Currency Update – Wednesday 28th January

Currency Update – Wednesday 28th January

It seems that whatever US government can do, the UK government can make a pale imitation of. After the US car makers were given loans of around $50bn, the UK government have announced GBP2.5bn in loan guarantees, although of course this partly reflects the relative size of the car industries within the two countries. I was surprised to hear there were any native car manufacturers left in the UK, but when the names of the companies who are likely to take advantage of the scheme were mentioned it seems the guarantees are to be used by foreign owned firms operating in the UK in a bid to protect jobs; the scheme may not even be enough to do this, with most of the GBP2.5bn likely to be taken up by just a couple of firms leaving the rest to struggle on the best they can.
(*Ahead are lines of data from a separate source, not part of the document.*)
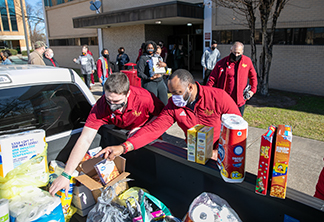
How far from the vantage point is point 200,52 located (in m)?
16.9

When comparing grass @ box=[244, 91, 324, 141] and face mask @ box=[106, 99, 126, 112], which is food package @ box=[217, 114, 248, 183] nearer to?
face mask @ box=[106, 99, 126, 112]

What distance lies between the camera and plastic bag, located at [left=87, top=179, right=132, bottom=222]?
188 cm

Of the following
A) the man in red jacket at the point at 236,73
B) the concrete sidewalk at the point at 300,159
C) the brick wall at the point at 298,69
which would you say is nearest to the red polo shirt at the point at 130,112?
the man in red jacket at the point at 236,73

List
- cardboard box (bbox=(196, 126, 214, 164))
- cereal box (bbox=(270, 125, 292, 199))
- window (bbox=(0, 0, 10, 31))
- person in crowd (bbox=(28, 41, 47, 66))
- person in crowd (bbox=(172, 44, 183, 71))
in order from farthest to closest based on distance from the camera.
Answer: window (bbox=(0, 0, 10, 31)), person in crowd (bbox=(172, 44, 183, 71)), person in crowd (bbox=(28, 41, 47, 66)), cardboard box (bbox=(196, 126, 214, 164)), cereal box (bbox=(270, 125, 292, 199))

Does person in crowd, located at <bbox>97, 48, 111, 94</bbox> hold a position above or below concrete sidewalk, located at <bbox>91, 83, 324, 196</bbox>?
above

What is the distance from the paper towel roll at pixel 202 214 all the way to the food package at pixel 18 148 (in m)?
1.49

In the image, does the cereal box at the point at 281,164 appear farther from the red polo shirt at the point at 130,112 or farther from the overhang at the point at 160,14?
the overhang at the point at 160,14

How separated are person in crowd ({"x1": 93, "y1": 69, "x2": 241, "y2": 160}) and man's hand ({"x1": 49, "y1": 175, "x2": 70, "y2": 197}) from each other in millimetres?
765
The announcement of the scheme had little immediate impact on the currency markets, which at the moment are led more by investor sentiment and the prospects of the much, much larger $825bn economic stimulus plan proposed by Obama. The US was hit by a large fall in consumer confidence to a record low, while house prices continued to fall sharply, there was also bad news globally when the IMF report, due out today, was leaked and showed a downgrading of expected worldwide growth from 2.2% to just 0.5%. The news out from the Eurozone was at first sight, mildly positive, with the German IFO survey showing a small rise in it's climate index, and a rise in the economic expectations measure, although with activity already so slow, and Germany only recently entering into it's recessionary phase, the news hasn't given the Euro much support.

With the expectations of the massive economic package coming out of the US, the poor economic data yesterday has not managed to hurt investor appetite, and stocks still managed to climb over the day. The rise in risk appetite is likely to continue the trend from recent days, with Sterling climbing against the Dollar touching 1.43 in this morning's trading and up above 1.0750 against the Euro, which has itself strengthened against the Dollar, to almost 1.33, as investors remove their funds from the US currency and seek returns elsewhere.

It is a quiet day on the data front, at least in UK trading time, with the big event of the day, the FOMC announcement happening after the close of UK trading hours. The decision isn't going to be about rates, as they cannot cut any more than they already have, although there may be some hints as to how long rates will stay at these levels, instead it is likely to focus upon what, if any, 'quantitative easing' measures the US will take. Before the Fed announcement we have the first estimate of German CPI for January, which is expected to show a further drop, although probably not enough to change the thinking on the future of ECB interest rates.

With it being all quiet on the data front, the trend of the week will likely continue, with investor appetite returning, helping give the Pound a lift, especially as there are rumours that the US stimulus plan could be passed as soon as this week.